So, in the back garden, my wife was Getting Rid Of The Ivy. I’ve given the task capital letters because it felt important, historic. That ivy has been clogging up the hedge for years and it was time for it to go to the place where all discarded ivy goes. I stood there wringing my hands and asking if she wanted a cup of tea because that’s my way of being helpful. If I actually attempt help in a practical fashion something will go wrong, like when I tried to cut the aforementioned hedge and instead cut through the wire so we had to buy a hedge-cutter. It somehow made it worse that I was wearing 
shorts because I looked like a 
daft schoolboy trying to help his mam.

Then my wife pointed to a space in the hedge where the ivy had been; I leaned forward to have a look and the years fell away.

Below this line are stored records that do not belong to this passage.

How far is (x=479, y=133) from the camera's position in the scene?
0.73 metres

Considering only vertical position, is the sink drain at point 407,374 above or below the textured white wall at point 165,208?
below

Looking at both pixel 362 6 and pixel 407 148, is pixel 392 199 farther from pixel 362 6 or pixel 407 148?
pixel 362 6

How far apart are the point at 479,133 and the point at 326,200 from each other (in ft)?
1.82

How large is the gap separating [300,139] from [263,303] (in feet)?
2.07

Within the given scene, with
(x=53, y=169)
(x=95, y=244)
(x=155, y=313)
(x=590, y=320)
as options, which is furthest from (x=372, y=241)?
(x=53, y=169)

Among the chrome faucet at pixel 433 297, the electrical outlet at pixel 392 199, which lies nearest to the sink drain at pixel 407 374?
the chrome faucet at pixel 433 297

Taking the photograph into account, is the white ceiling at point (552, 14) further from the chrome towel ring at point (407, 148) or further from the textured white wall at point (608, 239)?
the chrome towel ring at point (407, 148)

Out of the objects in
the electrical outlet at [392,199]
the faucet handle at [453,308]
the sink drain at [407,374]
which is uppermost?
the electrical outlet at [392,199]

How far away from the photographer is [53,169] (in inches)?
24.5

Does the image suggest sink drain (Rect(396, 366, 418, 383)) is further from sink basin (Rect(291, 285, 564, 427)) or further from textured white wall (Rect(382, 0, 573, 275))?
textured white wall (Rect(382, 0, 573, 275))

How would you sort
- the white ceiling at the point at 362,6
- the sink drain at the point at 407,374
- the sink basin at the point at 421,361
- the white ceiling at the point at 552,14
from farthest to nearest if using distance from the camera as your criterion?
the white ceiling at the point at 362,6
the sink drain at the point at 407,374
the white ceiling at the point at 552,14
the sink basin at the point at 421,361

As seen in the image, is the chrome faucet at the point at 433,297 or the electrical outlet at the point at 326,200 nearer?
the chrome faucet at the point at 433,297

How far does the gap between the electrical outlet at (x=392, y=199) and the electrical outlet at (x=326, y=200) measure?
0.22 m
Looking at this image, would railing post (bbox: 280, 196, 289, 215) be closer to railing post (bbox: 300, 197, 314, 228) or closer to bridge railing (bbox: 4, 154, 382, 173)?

There, stuck in the hedge like a representation of the planet Mars, or a child’s model of a tomato, was a red foam football. Like Mars, it had craters. Like a child’s model of a tomato, it was mis-shaped.

I play football and cricket in the garden with my grandson all the time; occasionally a ball goes into the hedge and, despite our best efforts, we can’t find it. That’s why we started playing with a bright orange ball rather than a green one. A green ball in a green hedge is a loss waiting to happen, as they say.

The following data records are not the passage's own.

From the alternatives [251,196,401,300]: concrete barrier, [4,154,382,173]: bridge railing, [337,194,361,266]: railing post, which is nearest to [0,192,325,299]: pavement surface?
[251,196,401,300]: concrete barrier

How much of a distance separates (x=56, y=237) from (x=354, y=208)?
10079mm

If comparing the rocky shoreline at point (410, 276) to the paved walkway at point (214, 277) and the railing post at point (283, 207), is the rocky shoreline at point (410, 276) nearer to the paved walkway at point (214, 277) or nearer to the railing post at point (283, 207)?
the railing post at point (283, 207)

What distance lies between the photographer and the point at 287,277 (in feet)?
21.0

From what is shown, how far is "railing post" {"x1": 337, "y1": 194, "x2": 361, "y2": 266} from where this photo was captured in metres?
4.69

Skip a generation and I used to play football in the garden with my kids, mainly with my son. And the same thing would happen, the ball would sometimes go into the hedge and it would be as though it had fallen into a black hole at the end of the Universe.

Even though you saw it go in the hedge at a certain point and you looked carefully at that certain point the ball could not be found. Even though it was a red ball in a green hedge. Like this one.

I gingerly pulled the ball out like it was a precious cultural and historical object, which indeed it was. It had been in the hedge for more than ten years, fifteen maybe, waiting for somebody to come and find it, like a round red foam Robinson Crusoe. The craters I referred to earlier were deep holes gouged all over it, making it resemble certain kinds of cheese. “Something’s been living in there,” my wife said, and that’s certainly what it looked like. A robin, she suggested. Or a mouse. We looked into the holes, a little nervously. Nothing mousy to see.

I threw the ball in the air. It fell into the hedge, like it was going home. I couldn’t bear to get it out. I’ll just leave it for a decade or so.